Data provided ->

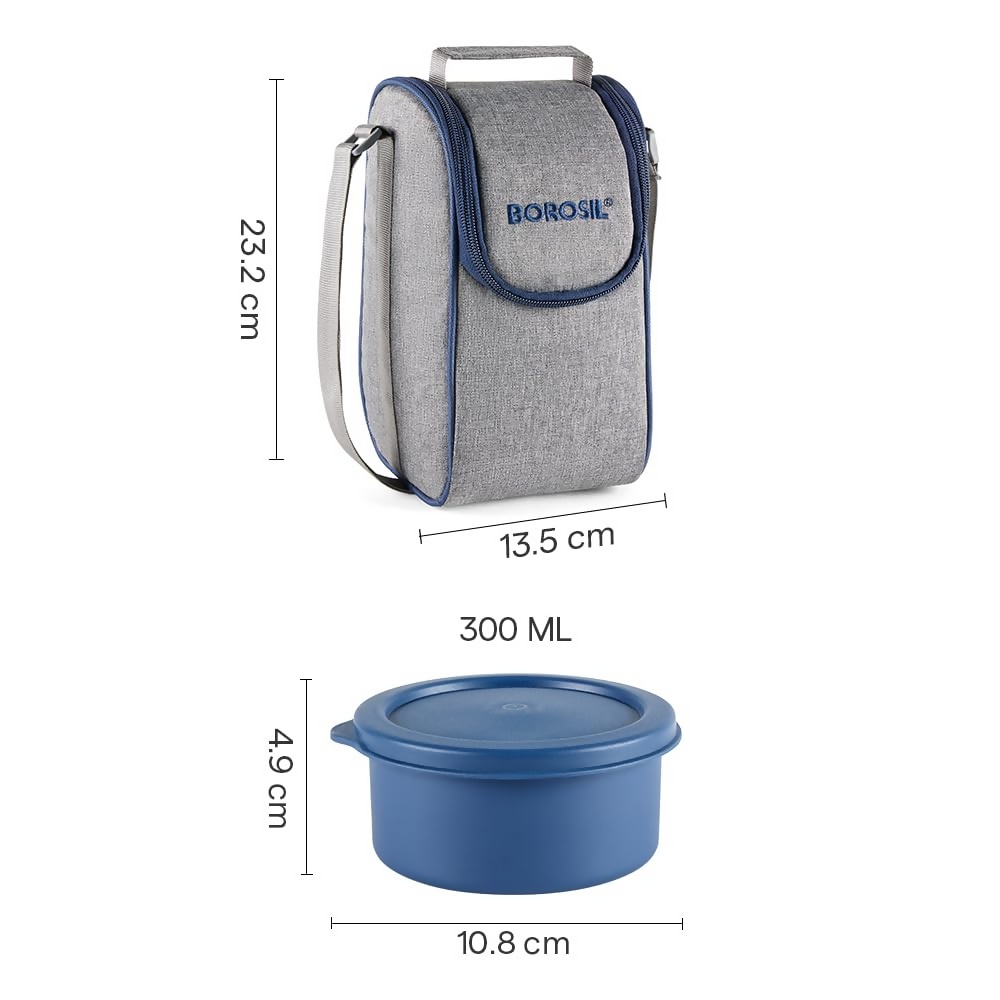 Borosil Carrymore Microwavable Stainless Steel Lunchbox with Bag - Dista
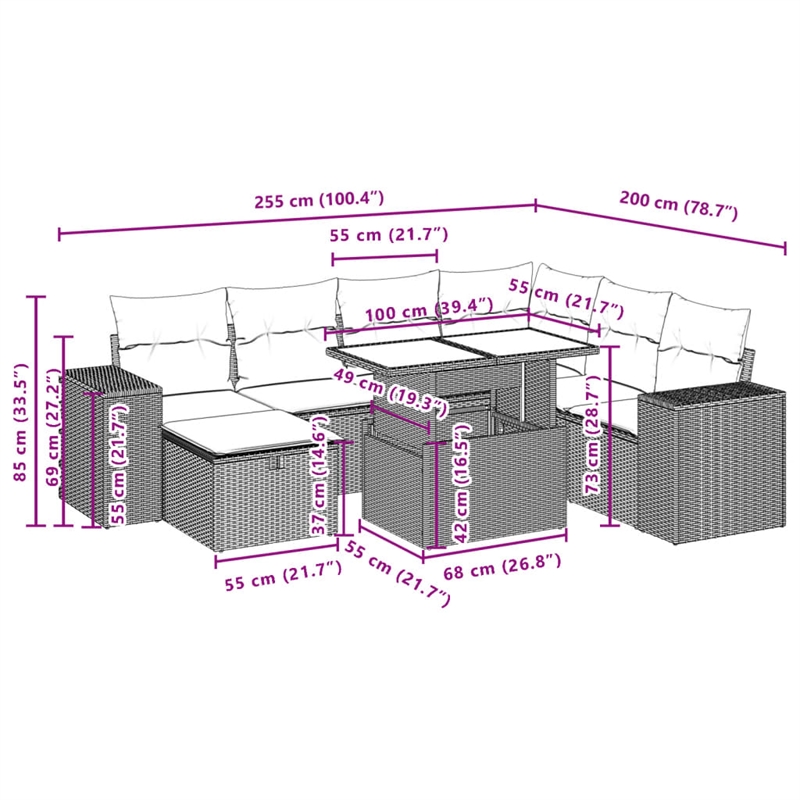 vidaXL 8 Piece Steel Sofa Set in Gray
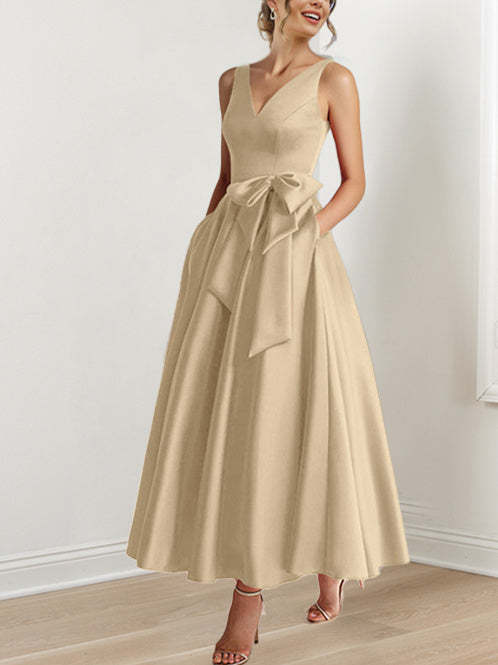V-Neck Sleeveless A-Line Princess Ankle-Length Mother of the Bride Dress with Ruffles & Pockets-BMbridal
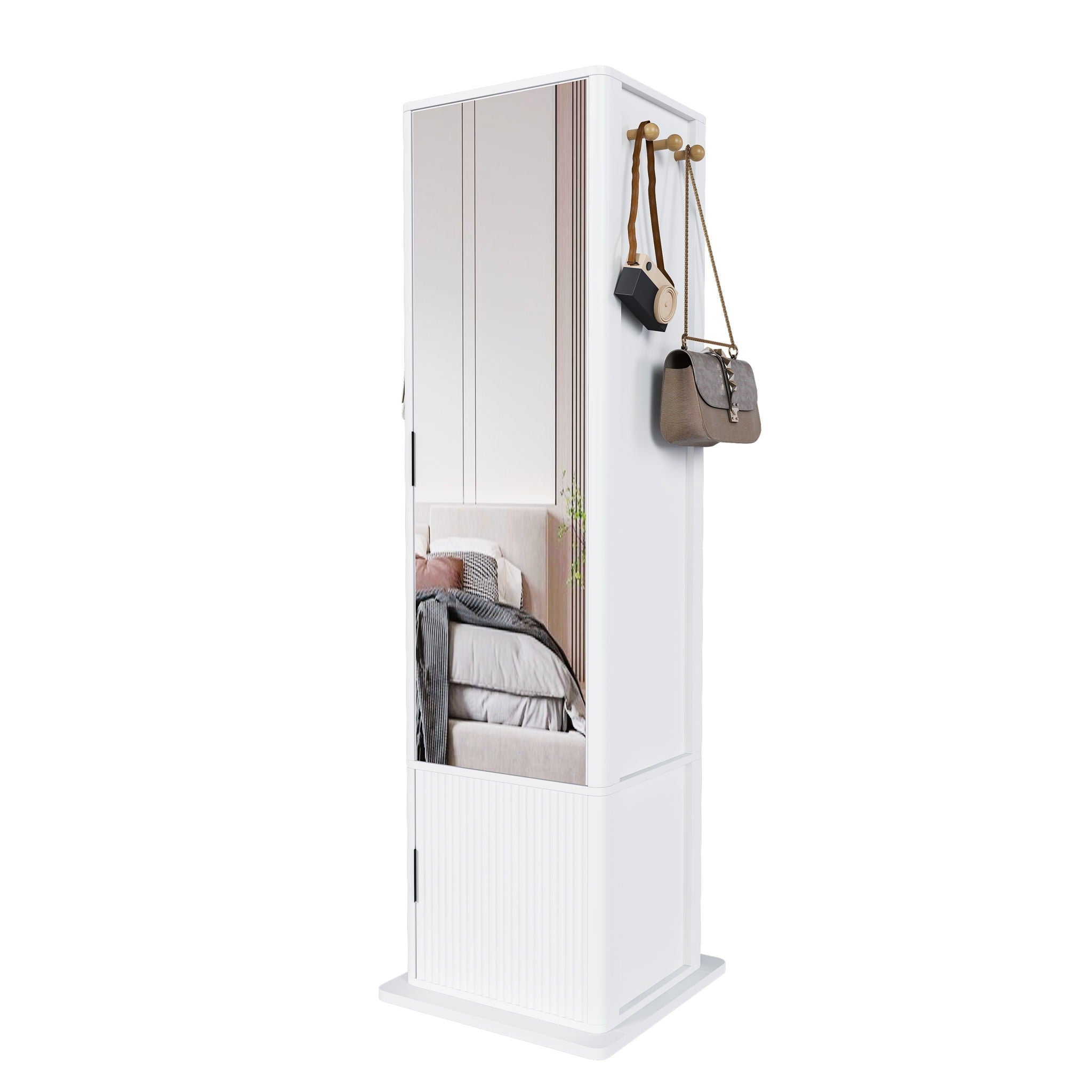 360° Rotating Makeup Cabinet With Full Length Mirror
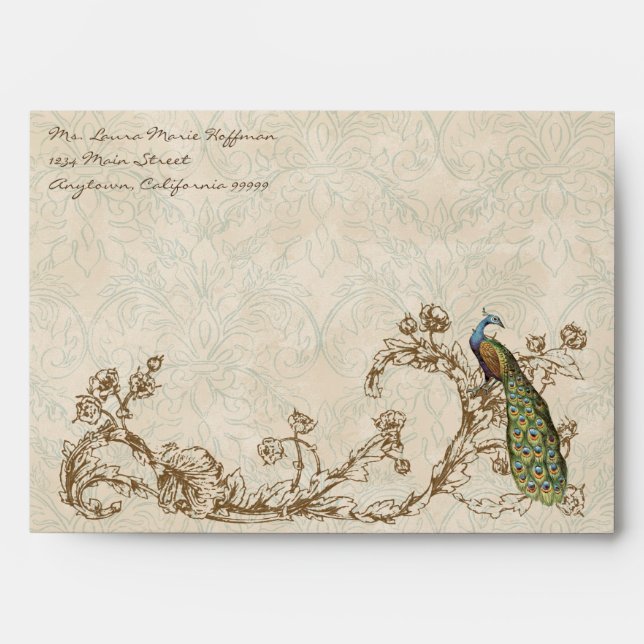Vintage Peacock & Etchings, Wedding Envelopes (Front)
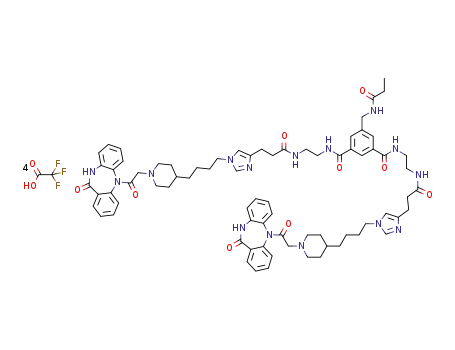 N1,N3-bis(2-(3-(1-(4-(1-(2-oxo-2-(11-oxo-10,11-dihydro-5H-dibenzo[b,e][1,4]diazepin-5-yl)ethyl)piperidin-4-yl)butyl)-1H-imidazol-4-yl)propanamido)ethyl)-5-(propionamidomethyl)isophthalamide tetrakis(hydrotrifluoroacetate)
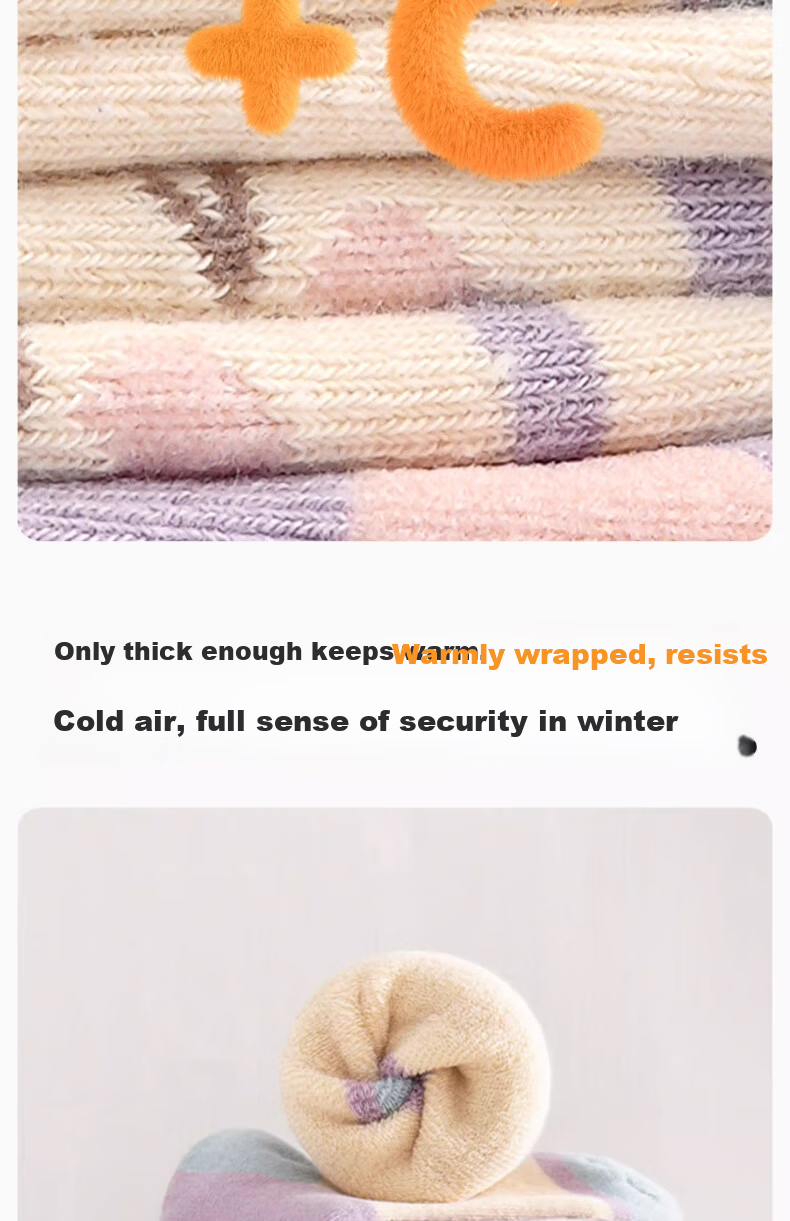 YUZHAOLIN 5 Pairs Girls' Autumn Winter Thickened Fleece Lined Mid-Calf Warm Socks for Children 2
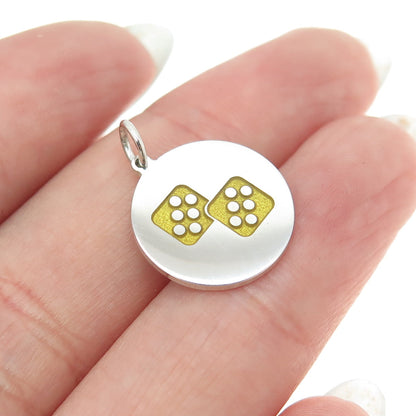 925 Sterling Silver Enamel Number Twelve Dice for Luck Round Tag Charm Pendant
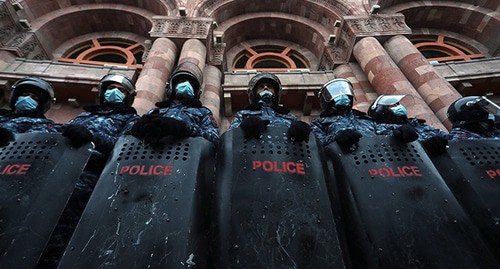 The police at a protest action in Yerevan. Photo: Vahram Baghdasaryan/Photolure via REUTERS The police at a protest action in Yerevan. Photo: Vahram Baghdasaryan/Photolure via REUTERS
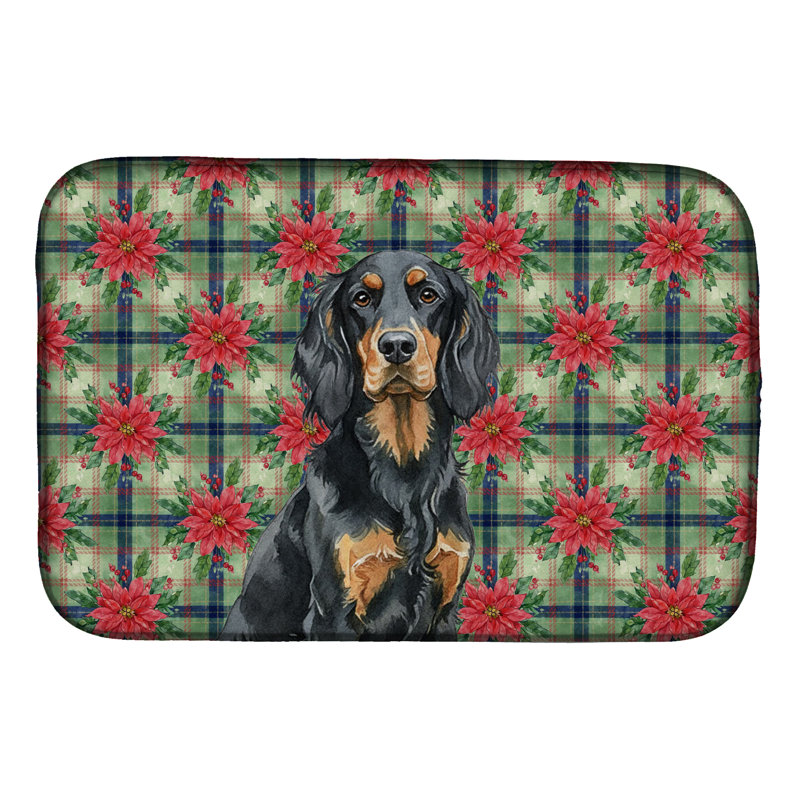 Tapis à vaisselle Gordon Setter Christmas PoinsettIas
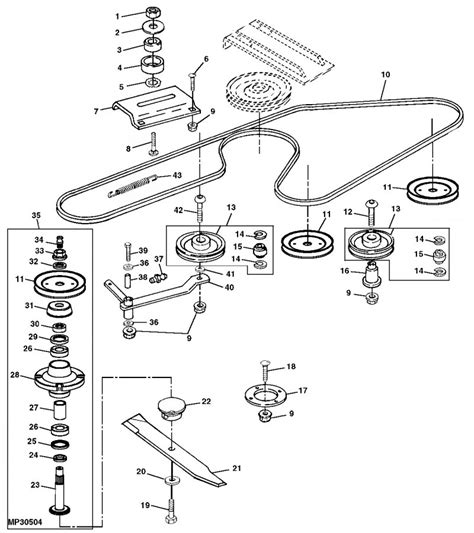 diagram  install belt  john deere  deck mower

Work item ->
Set down the data above verbatim, omitting every image.

Result ->
 Borosil Carrymore Microwavable Stainless Steel Lunchbox with Bag - Dista
 vidaXL 8 Piece Steel Sofa Set in Gray
V-Neck Sleeveless A-Line Princess Ankle-Length Mother of the Bride Dress with Ruffles & Pockets-BMbridal
 360° Rotating Makeup Cabinet With Full Length Mirror
Vintage Peacock & Etchings, Wedding Envelopes (Front)
 N1,N3-bis(2-(3-(1-(4-(1-(2-oxo-2-(11-oxo-10,11-dihydro-5H-dibenzo[b,e][1,4]diazepin-5-yl)ethyl)piperidin-4-yl)butyl)-1H-imidazol-4-yl)propanamido)ethyl)-5-(propionamidomethyl)isophthalamide tetrakis(hydrotrifluoroacetate)
 YUZHAOLIN 5 Pairs Girls' Autumn Winter Thickened Fleece Lined Mid-Calf Warm Socks for Children 2
 925 Sterling Silver Enamel Number Twelve Dice for Luck Round Tag Charm Pendant
 The police at a protest action in Yerevan. Photo: Vahram Baghdasaryan/Photolure via REUTERS The police at a protest action in Yerevan. Photo: Vahram Baghdasaryan/Photolure via REUTERS
 Tapis à vaisselle Gordon Setter Christmas PoinsettIas
 diagram  install belt  john deere  deck mower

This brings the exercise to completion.